---------- 抜粋箇所

例えば、クラウド・コンピューティングが、いまこれほどまでに注目されるのは、それが存在することではなく、それを必要とするニーズや必然があったからです。いろいろなテクノロジーが登場しても人々の記憶に残ることなく消え去ってしまうテクノロジーは山のようにあります。そんな中から生き残り、受け入れられ、さらに発展してゆくには、ニーズや必然を満たしてくれたからに他なりません。歴史を学ぶことで、そのニーズや必然が見えてきます。言い換えれば、そのテクノロジーの価値が分かると言うことです。
「関係」もまたテクノロジーの価値を教えてくれます。例えば、いま巻き起こっている「第3次AIブーム」はクラウドの登場によりビッグデータが容易に手に入れられるようになったことが背景にあります。さらにコンピューターやストレージの価格性能比の加速度的な向上や人間の画像認識に関する脳科学的な理解がすすんだことで登場したアルゴリズム「ディープラーニング」により生みだされています。
それぞれのテクノロジーはそれぞれに歴史を持ち進化してきたわけですが、お互いがそれぞれにその価値を提供し合いながら全体としての仕組みをなし、単独では起こりえない価値の爆発的拡大と常識の転換を迫るイノベーションを引き起こしています。
この「歴史」と「関係」を生みだす理由は何処にあるのでしょうか。個々の事実の積み重ねを表面的に理解するのではなく、その事実の積み重ねを生みだす原動力となった原理原則を知ることこそが、未来を知るための道標になるのだという話をさせて頂きました。
そんな話しをきっかけに、三a人の皆さんとともに、主題のテーマで議論をしました。
おひとりは、楽天の吉岡弘隆さん。楽天テクノロジーブランドの構築・広報に携わっている方です。
もうおひとりは、AIやデータサイエンスの研究者である中西 崇文さん。デジタルハリウッド大学大学院 客員教授、国際大学グローバル・コミュニケーション・センター准教授/主任研究員であり、先日「シンギュラリティは怖くない:ちょっと落ちついて人工知能について考えよう」(草思社)を出版されました。
モデレーターには、B to Bマーケティングに取り組まれているC-M-P株式会社・代表取締役の佐々木 康彦さんです。ドリカムのバックバンドを経てインターネットの可能性を信じて音楽とウェブの制作会社を設立、いまこの仕事をされています。
冒頭、研究者や専門家の地位が危うくなる時代が来たと、中西さんの爆弾発言。大量のデータを分析すれば、その分野の素人であってもものごとの本質に迫るモデルや理論が構築できる時代になってしまったと言う話しです。結果として、素人と専門家の境目が曖昧になってゆき、「専門家」の価値はコモディになってゆくというのです。
そして、吉岡さんから次のようなご意見がありました。例えば、源氏物語の研究者が様々な文献を読み、苦労して知識を積み上げ、様々に解釈を試みていたこの世界も、それを理系の研究者がデータとして機械学習させれば、何十年、図書館にこもって研究してきた研究者の気がつかなかったことを見つけてしまうようなことが起こってしまう時代になったことや、プログラマーと素人の境目もなくなると言う話しが出てきました。確かにプログラミングの自動化がすすめば、業務の分かっている人がプログラムを作った方がいいシステムができることは明らかです。そういう意味では、職業プログラマーの仕事は縮小してゆくかもしれません。

--------------------

依頼事項
a: レコードのうち、「How far apart」を含む行からレコードの末尾までの行（両端を含む）を、1行を1つの文字列とするJSONリストに変換してください。空行と画像は出力に含めないでください。
b: テクノロジーの歴史と関係をめぐる文章を、最後に示された文の後から書き継いでください。

---------- 入力データ

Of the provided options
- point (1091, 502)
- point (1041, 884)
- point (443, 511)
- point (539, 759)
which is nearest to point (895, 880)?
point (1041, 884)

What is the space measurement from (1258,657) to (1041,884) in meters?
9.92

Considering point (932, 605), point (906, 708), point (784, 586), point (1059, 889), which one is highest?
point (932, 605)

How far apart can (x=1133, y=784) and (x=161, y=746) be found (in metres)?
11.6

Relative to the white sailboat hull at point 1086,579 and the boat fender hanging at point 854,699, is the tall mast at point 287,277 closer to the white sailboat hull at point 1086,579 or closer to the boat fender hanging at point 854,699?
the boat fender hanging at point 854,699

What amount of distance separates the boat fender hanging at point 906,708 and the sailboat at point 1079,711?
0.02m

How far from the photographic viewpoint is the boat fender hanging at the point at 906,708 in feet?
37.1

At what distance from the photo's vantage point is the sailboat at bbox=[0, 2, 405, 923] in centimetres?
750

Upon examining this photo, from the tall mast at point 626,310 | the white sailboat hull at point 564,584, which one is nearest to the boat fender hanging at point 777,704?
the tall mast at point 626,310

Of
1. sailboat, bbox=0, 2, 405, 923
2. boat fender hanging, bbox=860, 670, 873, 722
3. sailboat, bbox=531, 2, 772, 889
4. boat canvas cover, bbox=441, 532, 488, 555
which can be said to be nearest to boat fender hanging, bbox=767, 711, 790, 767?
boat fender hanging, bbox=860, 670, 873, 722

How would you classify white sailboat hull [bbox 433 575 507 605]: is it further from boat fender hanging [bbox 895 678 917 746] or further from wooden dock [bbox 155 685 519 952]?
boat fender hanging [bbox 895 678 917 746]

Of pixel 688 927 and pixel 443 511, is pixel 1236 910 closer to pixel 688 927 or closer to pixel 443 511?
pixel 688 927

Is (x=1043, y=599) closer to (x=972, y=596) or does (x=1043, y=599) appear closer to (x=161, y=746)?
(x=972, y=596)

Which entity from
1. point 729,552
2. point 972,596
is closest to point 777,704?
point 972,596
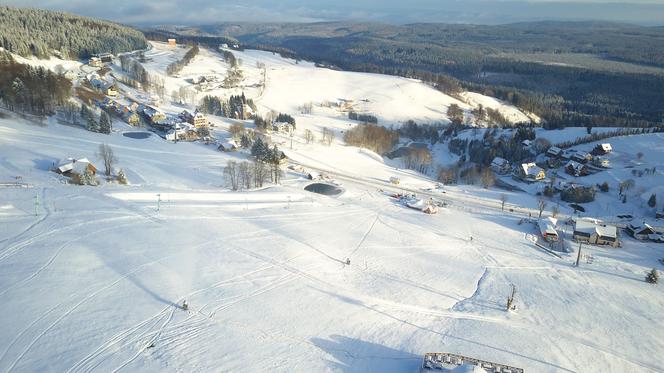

--------------------

期待される出力
a:
[
  "How far apart can (x=1133, y=784) and (x=161, y=746) be found (in metres)?",
  "11.6",
  "Relative to the white sailboat hull at point 1086,579 and the boat fender hanging at point 854,699, is the tall mast at point 287,277 closer to the white sailboat hull at point 1086,579 or closer to the boat fender hanging at point 854,699?",
  "the boat fender hanging at point 854,699",
  "What amount of distance separates the boat fender hanging at point 906,708 and the sailboat at point 1079,711?",
  "0.02m",
  "How far from the photographic viewpoint is the boat fender hanging at the point at 906,708 in feet?",
  "37.1",
  "At what distance from the photo's vantage point is the sailboat at bbox=[0, 2, 405, 923] in centimetres?",
  "750",
  "Upon examining this photo, from the tall mast at point 626,310 | the white sailboat hull at point 564,584, which one is nearest to the boat fender hanging at point 777,704?",
  "the tall mast at point 626,310",
  "Of",
  "1. sailboat, bbox=0, 2, 405, 923",
  "2. boat fender hanging, bbox=860, 670, 873, 722",
  "3. sailboat, bbox=531, 2, 772, 889",
  "4. boat canvas cover, bbox=441, 532, 488, 555",
  "which can be said to be nearest to boat fender hanging, bbox=767, 711, 790, 767?",
  "boat fender hanging, bbox=860, 670, 873, 722",
  "How would you classify white sailboat hull [bbox 433 575 507 605]: is it further from boat fender hanging [bbox 895 678 917 746] or further from wooden dock [bbox 155 685 519 952]?",
  "boat fender hanging [bbox 895 678 917 746]",
  "Of pixel 688 927 and pixel 443 511, is pixel 1236 910 closer to pixel 688 927 or closer to pixel 443 511?",
  "pixel 688 927",
  "Is (x=1043, y=599) closer to (x=972, y=596) or does (x=1043, y=599) appear closer to (x=161, y=746)?",
  "(x=972, y=596)",
  "Which entity from",
  "1. point 729,552",
  "2. point 972,596",
  "is closest to point 777,704?",
  "point 972,596"
]

b:
じゃあ、ITは人間の存在意義を失わせてしまうのかということについて、私はそんなことはないという話をさせて頂きました。例えば、穴を掘ろうとするとき人はパワーシャベルにはかないませんが、じゃあ人間は要らないかといえばそういうことにはなりません。力仕事をする労働はなくなりますが、それをどう使えばいいのかは人間が考えることであり、道具が強力になることで、これまでできなかったことができるようになるというのは、明らかに人類の進化だと言うことです。また、Alpha GOが囲碁のチャンピオンに勝っても、その能力を活かして世のため人のために新たな分野で貢献しようとAlpha GOが自ら考えることはなく、それは人間にしかできないことなのです。
また、人工知能は「知的望遠鏡」で、これまで見えなかったことを見えるようにしてくれることで、人間の知見は拡がり、森羅万象についてのより深い理解ができるようになれば、これもまた人間の進化です。
吉岡さんは、ITの進化によって、これまでの職業の多くがなくなっても今までなかった職業が山のように生まれてくるのは歴史を見ても明らかだといいます。また、佐々木さんからは、こういう時代だからこそ、大学で学んだことでずっと生きていけるということはもうなくなり、新しいテクノロジーにキャッチアップしていくスキルの獲得が大切ではないかのことでした。
また、是非読むべき書籍の話しも盛り上がりました。
中西さんからは、最新の機械学習のテクノロジーも行き着くところは、ベイズ統計なのかなと思うことがあるということで、「異端の統計学ベイズ」という本がすごくいいとのことでした。
吉岡さんからは、「数学」を学びましょうという提言がありました。文系出身であっても、年をとっても、改めて数学を勉強した方が良いと言う話しです。STEM(Science, Technology, Engineering and Mathematics)が、これからの社会を動かす大きな原動力になろうとしていま、数学を学ぶことは自分の視野を拡げるためにも是非必要だということです。
私からは、宗教や哲学の本をもっと読むべきだと話をさせて頂きました。デカルトやフッサールなど古典とも言える哲学が、実はテクノロジーの根底にあることを知れば、テクノロジーを読み解くことが容易になります。また、比較文化や社会学などもいいと思っています。例えば「失敗の本質」や「アーロン収容所」を読むと日本と西洋のITに対する考え方の違いがよく分かります。
吉岡さんは「闘うプログラマー」を推奨されました。これはWindowsNTの開発現場の物語で、今のアジャイル開発につながる話が語られています。アジャイルの本質を知ることにもつながり、今の開発者が学べることが多いとのことでた。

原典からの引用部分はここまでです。